TEXT BLOCK:
(begin)

Both the Chinese government and the European Commission, the two parties that had worked out the agreement under which Ceibs was set up, hoped it would help integrate the country and its companies with the wider world.
Seventeen years later, Ceibs has outperformed all of those expectations. It has become not only China’s top-ranked business school but has also built the largest executive MBA programme in the world, with about 800 students a year. Roughly 10,000 students enrol in the executive education programmes every year, and last year’s MBA class had 180 students.
The school’s alumni include 1,500 chief executives and top-level decision-makers, of whom 47 per cent work in manufacturing, 17 per cent in the IT industry and the rest in a range of other sectors.
This expansion is partly fuelled by the rapid economic rise of China, which has become a magnet for both money and people.
“As China takes an increasingly central role on the world stage, emerging as a global leader at the Group of 20 and other international decision-making bodies, Ceibs is extremely well placed to attract the world’s very best,” says John Quelch, vice-president and dean.
While 92 per cent of the participants in the executive education programmes are Chinese, 44 per cent of MBA students last year were from outside mainland China, highlighting the school’s global appeal.
Ceibs has campuses in Shanghai and Beijing as well as facilities in Shenzhen, the manufacturing base next to the Hong Kong border.
Two years ago, it started offering EMBA courses in Ghana, which have attracted mainly Ghanaian and Nigerian participants, and last year it added executive education programmes there too. All African EMBA students have to visit the Shanghai campus for the final part of the course.

(end)

[Records taken from a collection]
(begin)

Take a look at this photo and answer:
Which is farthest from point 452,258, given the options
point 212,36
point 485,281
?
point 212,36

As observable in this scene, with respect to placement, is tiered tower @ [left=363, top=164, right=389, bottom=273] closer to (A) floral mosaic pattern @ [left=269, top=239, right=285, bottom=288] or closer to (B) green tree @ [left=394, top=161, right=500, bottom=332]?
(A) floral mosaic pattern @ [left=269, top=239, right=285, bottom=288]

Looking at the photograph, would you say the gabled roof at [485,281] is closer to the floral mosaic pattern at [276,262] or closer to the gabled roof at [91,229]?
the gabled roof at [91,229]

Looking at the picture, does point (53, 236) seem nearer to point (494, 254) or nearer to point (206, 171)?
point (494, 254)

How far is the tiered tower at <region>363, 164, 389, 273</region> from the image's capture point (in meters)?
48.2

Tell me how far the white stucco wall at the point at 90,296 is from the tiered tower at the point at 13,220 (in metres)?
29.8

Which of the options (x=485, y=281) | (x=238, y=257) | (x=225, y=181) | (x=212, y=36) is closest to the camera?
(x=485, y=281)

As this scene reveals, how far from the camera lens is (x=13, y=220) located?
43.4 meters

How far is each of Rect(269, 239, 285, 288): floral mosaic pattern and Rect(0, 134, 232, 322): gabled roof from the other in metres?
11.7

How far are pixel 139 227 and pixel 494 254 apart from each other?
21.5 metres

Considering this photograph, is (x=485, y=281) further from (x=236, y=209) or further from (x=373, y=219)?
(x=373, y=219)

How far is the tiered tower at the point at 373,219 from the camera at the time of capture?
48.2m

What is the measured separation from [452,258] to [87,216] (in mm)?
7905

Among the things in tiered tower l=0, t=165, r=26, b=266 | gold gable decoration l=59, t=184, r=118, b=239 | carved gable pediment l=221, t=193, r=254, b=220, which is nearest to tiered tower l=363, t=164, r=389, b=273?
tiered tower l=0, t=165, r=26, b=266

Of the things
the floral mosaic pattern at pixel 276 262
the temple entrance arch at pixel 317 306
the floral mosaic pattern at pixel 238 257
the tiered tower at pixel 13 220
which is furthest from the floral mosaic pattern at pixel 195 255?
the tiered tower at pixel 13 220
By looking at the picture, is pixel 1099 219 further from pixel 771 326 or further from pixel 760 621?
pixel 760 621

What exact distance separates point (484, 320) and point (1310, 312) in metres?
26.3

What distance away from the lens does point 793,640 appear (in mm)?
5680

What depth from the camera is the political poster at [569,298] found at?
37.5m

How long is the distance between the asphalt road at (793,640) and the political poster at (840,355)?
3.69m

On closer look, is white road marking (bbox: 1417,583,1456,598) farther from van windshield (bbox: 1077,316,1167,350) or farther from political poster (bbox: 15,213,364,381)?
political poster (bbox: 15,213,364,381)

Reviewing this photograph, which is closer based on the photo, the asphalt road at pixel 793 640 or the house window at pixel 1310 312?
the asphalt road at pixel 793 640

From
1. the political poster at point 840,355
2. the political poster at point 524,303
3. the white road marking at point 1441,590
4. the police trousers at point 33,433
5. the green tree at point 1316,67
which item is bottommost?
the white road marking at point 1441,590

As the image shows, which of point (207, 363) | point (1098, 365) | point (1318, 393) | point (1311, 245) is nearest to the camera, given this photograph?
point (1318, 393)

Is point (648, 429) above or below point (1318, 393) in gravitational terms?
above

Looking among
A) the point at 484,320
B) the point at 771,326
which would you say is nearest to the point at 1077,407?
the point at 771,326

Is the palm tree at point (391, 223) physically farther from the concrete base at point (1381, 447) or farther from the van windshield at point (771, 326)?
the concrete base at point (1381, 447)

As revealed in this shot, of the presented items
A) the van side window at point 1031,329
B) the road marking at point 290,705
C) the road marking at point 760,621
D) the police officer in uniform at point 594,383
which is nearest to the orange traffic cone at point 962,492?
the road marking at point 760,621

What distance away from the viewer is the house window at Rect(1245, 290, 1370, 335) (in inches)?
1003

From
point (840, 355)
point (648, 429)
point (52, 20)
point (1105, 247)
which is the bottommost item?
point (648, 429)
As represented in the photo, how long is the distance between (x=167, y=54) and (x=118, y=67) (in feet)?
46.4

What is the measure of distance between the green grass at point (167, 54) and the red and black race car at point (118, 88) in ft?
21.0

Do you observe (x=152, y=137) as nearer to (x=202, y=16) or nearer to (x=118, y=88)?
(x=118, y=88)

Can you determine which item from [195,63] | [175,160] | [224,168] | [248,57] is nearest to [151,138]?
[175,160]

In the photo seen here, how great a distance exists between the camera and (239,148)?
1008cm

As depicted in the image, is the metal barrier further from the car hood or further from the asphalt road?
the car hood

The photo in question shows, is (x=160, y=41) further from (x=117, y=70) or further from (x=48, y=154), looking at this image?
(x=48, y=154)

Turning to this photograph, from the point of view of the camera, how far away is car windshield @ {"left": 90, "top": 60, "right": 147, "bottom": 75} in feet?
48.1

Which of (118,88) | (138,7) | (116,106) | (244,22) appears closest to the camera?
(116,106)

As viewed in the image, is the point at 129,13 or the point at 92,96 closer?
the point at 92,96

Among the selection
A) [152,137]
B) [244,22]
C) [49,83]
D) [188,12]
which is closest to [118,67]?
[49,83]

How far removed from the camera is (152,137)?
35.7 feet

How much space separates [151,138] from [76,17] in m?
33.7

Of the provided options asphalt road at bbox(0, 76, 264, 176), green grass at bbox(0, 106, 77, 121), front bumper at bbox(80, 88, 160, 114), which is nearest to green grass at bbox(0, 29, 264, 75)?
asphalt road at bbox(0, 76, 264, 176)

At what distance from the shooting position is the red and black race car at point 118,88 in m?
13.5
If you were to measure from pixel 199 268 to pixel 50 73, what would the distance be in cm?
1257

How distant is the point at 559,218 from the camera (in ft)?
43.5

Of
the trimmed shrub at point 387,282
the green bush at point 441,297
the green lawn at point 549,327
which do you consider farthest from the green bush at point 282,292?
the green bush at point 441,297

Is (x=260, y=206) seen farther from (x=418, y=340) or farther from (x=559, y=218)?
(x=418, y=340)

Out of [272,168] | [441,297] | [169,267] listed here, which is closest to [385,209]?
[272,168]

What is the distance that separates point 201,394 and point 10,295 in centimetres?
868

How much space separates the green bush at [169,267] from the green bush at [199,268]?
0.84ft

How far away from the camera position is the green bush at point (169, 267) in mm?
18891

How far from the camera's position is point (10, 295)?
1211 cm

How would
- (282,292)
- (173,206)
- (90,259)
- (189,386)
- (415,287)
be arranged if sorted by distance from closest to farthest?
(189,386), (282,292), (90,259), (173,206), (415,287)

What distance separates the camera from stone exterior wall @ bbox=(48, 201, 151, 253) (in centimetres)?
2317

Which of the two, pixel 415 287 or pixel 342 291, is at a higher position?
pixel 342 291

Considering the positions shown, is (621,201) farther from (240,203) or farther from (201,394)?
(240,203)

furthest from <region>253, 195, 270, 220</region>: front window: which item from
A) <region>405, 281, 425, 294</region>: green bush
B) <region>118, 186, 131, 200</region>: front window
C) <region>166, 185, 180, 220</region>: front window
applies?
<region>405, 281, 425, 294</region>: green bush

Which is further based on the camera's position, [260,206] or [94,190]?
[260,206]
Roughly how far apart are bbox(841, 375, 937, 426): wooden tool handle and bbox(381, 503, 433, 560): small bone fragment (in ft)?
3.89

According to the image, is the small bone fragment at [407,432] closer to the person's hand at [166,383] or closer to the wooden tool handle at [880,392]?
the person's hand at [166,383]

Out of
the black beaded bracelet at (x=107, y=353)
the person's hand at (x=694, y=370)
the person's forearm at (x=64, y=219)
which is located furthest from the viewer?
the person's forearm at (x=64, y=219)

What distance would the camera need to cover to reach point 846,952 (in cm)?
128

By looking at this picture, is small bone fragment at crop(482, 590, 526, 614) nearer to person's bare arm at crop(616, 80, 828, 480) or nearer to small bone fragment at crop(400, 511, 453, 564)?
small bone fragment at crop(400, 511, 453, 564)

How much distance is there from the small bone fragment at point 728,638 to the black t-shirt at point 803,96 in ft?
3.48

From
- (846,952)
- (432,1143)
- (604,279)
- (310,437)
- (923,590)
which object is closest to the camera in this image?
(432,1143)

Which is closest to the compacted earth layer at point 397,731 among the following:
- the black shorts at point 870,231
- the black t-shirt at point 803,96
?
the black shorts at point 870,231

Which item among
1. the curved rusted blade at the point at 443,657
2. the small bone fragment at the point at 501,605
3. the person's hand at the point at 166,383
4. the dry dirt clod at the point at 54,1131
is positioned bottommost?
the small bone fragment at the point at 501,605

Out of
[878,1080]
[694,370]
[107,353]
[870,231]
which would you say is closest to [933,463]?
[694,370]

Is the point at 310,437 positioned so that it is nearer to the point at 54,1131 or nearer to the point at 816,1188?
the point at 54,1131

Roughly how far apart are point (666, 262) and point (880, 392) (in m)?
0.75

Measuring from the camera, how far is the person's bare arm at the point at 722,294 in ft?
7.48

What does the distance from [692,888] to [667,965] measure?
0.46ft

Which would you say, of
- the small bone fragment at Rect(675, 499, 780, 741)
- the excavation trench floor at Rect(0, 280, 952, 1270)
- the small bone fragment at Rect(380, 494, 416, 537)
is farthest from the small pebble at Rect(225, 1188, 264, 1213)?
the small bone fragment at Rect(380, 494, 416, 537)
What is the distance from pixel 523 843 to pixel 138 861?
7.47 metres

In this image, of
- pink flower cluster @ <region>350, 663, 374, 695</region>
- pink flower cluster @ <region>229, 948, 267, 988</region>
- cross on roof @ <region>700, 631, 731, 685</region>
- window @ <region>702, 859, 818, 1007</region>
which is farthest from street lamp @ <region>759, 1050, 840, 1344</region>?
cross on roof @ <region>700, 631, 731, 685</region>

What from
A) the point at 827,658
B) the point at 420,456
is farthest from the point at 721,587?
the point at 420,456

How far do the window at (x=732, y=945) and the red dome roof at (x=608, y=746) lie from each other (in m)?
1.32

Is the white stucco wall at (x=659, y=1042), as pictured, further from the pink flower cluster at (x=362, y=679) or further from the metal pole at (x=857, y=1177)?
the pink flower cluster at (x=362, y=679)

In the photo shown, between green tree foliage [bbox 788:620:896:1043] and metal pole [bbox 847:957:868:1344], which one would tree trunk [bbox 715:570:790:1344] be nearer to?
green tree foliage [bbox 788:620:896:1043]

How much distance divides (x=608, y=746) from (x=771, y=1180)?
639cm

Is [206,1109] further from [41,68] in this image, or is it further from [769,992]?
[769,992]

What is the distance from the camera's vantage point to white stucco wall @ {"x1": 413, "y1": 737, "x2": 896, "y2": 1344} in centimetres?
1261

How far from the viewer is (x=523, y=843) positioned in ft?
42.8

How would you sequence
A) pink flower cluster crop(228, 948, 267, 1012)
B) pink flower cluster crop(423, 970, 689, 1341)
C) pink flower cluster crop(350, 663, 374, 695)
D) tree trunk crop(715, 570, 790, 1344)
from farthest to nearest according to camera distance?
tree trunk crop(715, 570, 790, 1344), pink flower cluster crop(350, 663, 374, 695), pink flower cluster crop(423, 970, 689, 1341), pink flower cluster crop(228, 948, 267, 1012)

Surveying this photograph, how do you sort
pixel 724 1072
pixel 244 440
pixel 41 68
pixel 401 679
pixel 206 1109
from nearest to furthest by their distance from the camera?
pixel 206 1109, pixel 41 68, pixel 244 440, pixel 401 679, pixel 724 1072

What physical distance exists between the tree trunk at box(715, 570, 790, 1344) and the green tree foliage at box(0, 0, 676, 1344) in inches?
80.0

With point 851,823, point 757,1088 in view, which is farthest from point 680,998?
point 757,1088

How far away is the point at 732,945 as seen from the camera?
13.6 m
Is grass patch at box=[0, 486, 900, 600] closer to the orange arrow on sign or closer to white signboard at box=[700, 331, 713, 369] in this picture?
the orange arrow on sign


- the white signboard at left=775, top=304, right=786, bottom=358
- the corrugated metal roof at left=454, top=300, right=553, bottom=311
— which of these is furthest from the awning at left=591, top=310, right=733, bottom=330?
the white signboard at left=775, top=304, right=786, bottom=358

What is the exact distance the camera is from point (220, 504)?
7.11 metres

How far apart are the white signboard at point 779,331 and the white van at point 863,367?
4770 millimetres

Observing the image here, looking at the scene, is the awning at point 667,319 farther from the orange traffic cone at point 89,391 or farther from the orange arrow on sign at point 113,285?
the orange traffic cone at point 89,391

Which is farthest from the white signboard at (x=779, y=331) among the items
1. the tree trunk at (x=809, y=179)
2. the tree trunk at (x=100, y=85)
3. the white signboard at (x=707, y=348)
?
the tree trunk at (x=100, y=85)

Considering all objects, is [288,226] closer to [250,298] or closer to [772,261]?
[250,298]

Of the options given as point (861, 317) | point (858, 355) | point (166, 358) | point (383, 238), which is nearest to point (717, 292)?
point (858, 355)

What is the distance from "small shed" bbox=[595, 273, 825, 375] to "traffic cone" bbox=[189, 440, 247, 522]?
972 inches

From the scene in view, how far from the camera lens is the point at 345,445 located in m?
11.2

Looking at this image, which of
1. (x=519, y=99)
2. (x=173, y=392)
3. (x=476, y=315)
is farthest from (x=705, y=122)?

(end)

GOAL: Print the passage of the Ceibs text between "Seventeen years later, Ceibs" and "money and people.", inclusive, reproducing its wording precisely.

RESPONSE BELOW:
Seventeen years later, Ceibs has outperformed all of those expectations. It has become not only China’s top-ranked business school but has also built the largest executive MBA programme in the world, with about 800 students a year. Roughly 10,000 students enrol in the executive education programmes every year, and last year’s MBA class had 180 students.
The school’s alumni include 1,500 chief executives and top-level decision-makers, of whom 47 per cent work in manufacturing, 17 per cent in the IT industry and the rest in a range of other sectors.
This expansion is partly fuelled by the rapid economic rise of China, which has become a magnet for both money and people.